The rise of raw denim mirrors a trend in vintage denim (often bought at secondhand stores), which Cotton credits to a desire for individualization.
“I think (it’s) that idea of the wear marks and really creating something that is individual to the person, that it’s maybe not such a mass-market (item),” she said.
Myers’ garments resemble the rugged Levi’s jeans designed for farmers in the 1800s, and his manufacturing process doesn’t stray far from early denim-making, either.
In his workspace, patterns hang neatly on hooks; Myers uses a Sharpie to trace each piece before cutting.
On a recent Thursday afternoon, he trimmed pieces for his heavy-duty tradesman overalls, size 32. Each pair of men’s jeans measures 38 inches long; women’s, 36. Following traditional methodology, the jeans are meant to be rolled to the proper length.
Myers then drives the parcels of fabric to one of three small workshops on farms near his home, where Amish neighbors sew them together on machines retrofitted to run on a gas line. (Myers lives in an Old Order Amish community, where members do not use electricity.)
From there, the garments are returned to his workshop, where Myers reinforces pockets, makes belt loops and writes a handwritten note to each customer. Which, when making between 1,000 and 1,500 articles of clothing a year, amounts to a textbook’s worth of appreciative messages.
Myers has loved fashion since his teenage years in Phoenix, Arizona, when his mom taught him to sew gloves — a skill he used for his first business effort, a snowboard-apparel company. At 23, he launched a lingerie company in Los Angeles and spent a year at the Fashion Institute of Design & Merchandising before dropping out to venture into denim.
Calling himself “kind of a perfectionist,” Myers acknowledges that he could outsource more of the labor but says he enjoys having his hands in every aspect of the process.
To underscore the point, he named the older of his two sons Denim.
Through the years, Myers has added to his inventory; he now sells 38 distinct products, which include designs for both tradespeople and laypeople.
Josh Scheutzow, the 30-year-old owner of the South Side woodworking shop A Carpenter’s Son, said he used to trash a pair of jeans within months.
Discovering Zace (pronounced Zack-ee) on Instagram two years ago, he ordered himself a pair of overalls — and, before long, he was outfitting his employees in Zace products and had bought a pair of shorts overalls for his wife.
“The pair of Zace overalls I wore today for work, I’ve been abusing them for two years and they’re not even close to being done yet,” Scheutzow said.
The denim Myers uses comes from Greensboro, North Carolina’s Cone Denim Co., specifically the White Oak division. The fabric is woven on vintage shuttle looms, and its finished edge (called “selvedge”) is red, white and blue. Thick and soft, White Oak denim is the last selvedge fabric produced in the United States.
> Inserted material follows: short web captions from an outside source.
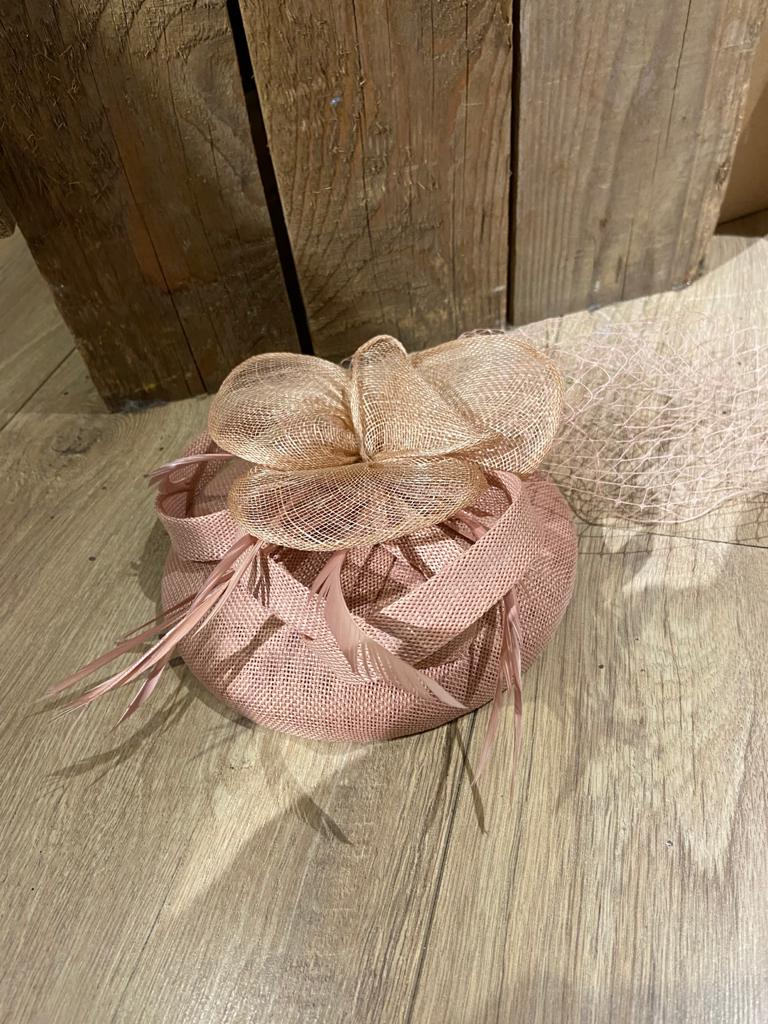 oud roze hoofdband hoed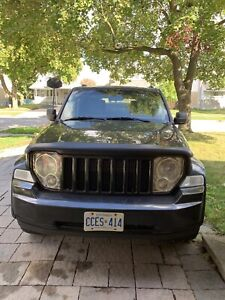 BLACK JEEP LIBERTY 2009
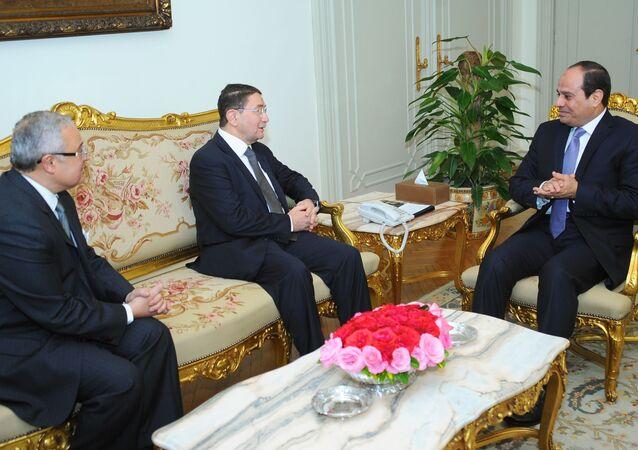 الرئيس المصري و أمين عام منظمة السياحة الدولية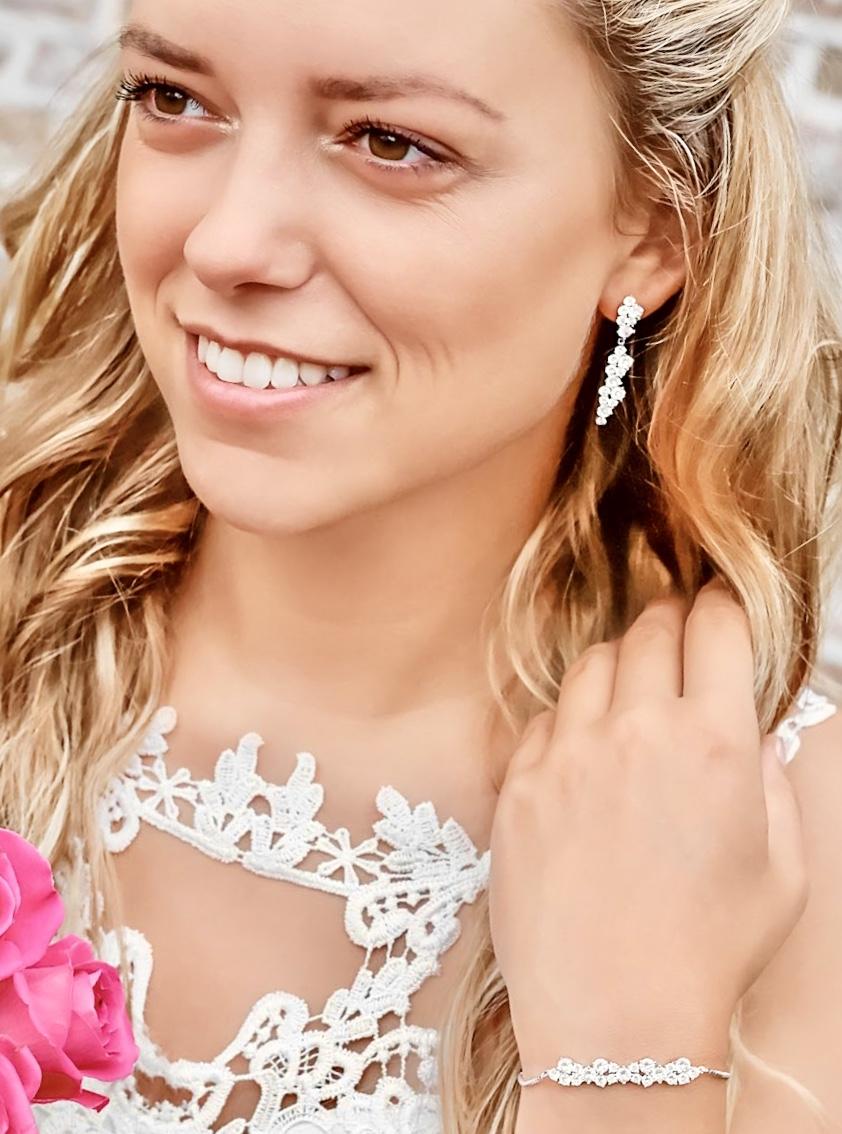 Prachtige sieradenset voor de bruid met blonde haren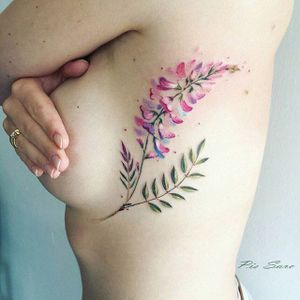 Floral tattoo made by Pis Saro (IG—pissaro_tattoo) #sideboob #side #boob #floral #flowers #watercolor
“It doesn’t get more American than that,” he said.
Except that the White Oak factory closed on Dec. 31, leaving American-made, raw-denim companies searching for alternatives.
The Sunroom, a boutique in Clintonville, sells raw-denim jeans from Austin, Texas-based designer Esby, which also sources from White Oak.
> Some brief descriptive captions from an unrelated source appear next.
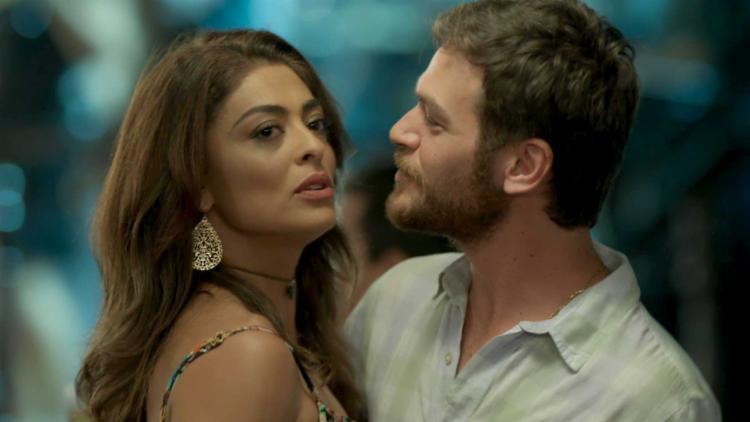 O ator carioca Emílio Dantas ao lado da atriz Juliana Paes em A Força do Querer - Foto: Divulgação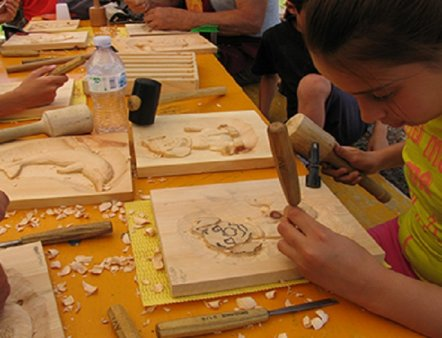 Livigno Family&Kids ART WORKSHOP – WOOD CARVING COURSE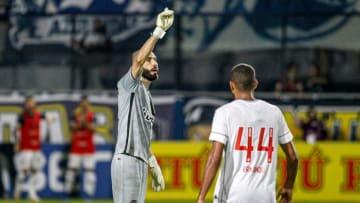 """Goleiro interceptou a bola com a mão fora da área na """"cara dura"""""""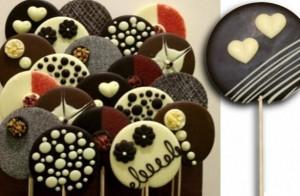 Piruletas-de-chocolate-Bocaditos-para-los-mas-chicos-postre-chocolate-piruleta-fiestas-cumpleaños-8
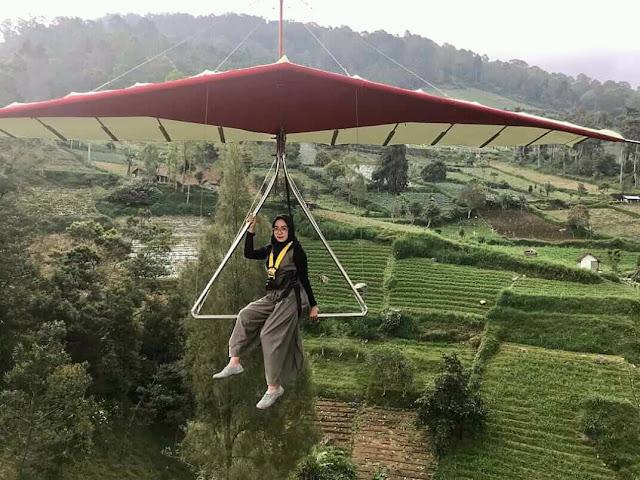 Foto Paralayang dengan membayar Rp 25.000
Both Myer and Stephanie Beard, Esby’s owner and head designer, snatched up the remaining yards from White Oak to make 2018 orders. After it runs out, though, the clothiers said they’ll be forced to buy denim from outside the country.
The situation isn’t ideal, both clothiers said, but they’re committed to the raw-denim trade.
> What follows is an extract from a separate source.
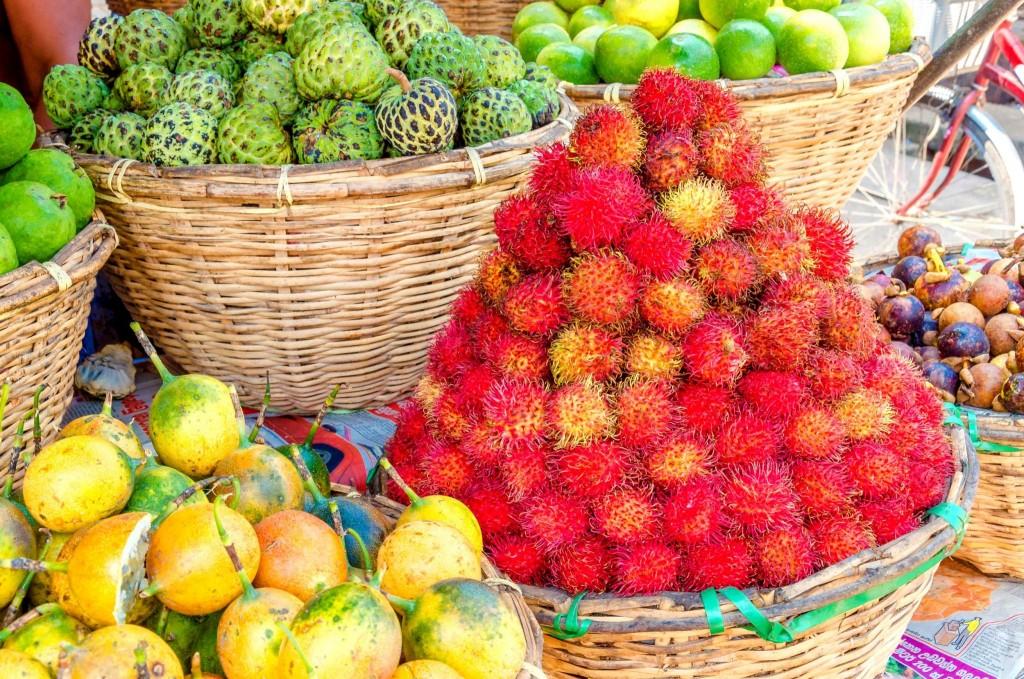 Ovoci na Maledivách kralují oblíbené rambutany (červené)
“We cross our fingers that those remaining selvedge looms will run again at some point,” Beard said.
Suzanne Riska, 32, who co-owns the Sunroom with Chloe Crites, appreciates the longevity of Beard’s creations, which, like Zace Denim, are meant to withstand years of wear.
But raw-denim jeans don’t run cheap. Myers’ pants and overalls cost $199 a pair, and the Sunroom charges $275 for Esby’s Finch jean in indigo selvedge.
To keep them in top condition, many raw-denim enthusiasts recommend minimal washing.
Riska said she rarely cleans hers, and Myers uses the sniff test.
“It depends on your level of puritanism,” he said. “Those people who never wash their jeans are probably not working in them, not that there’s anything wrong with that. For me, I wash them when they stink.”
Raw denim might still be something of a niche fashion trend, but its adherents believe in maintaining its thread through American history.
Said Myers, “I continue to keep it alive one leg at a time.”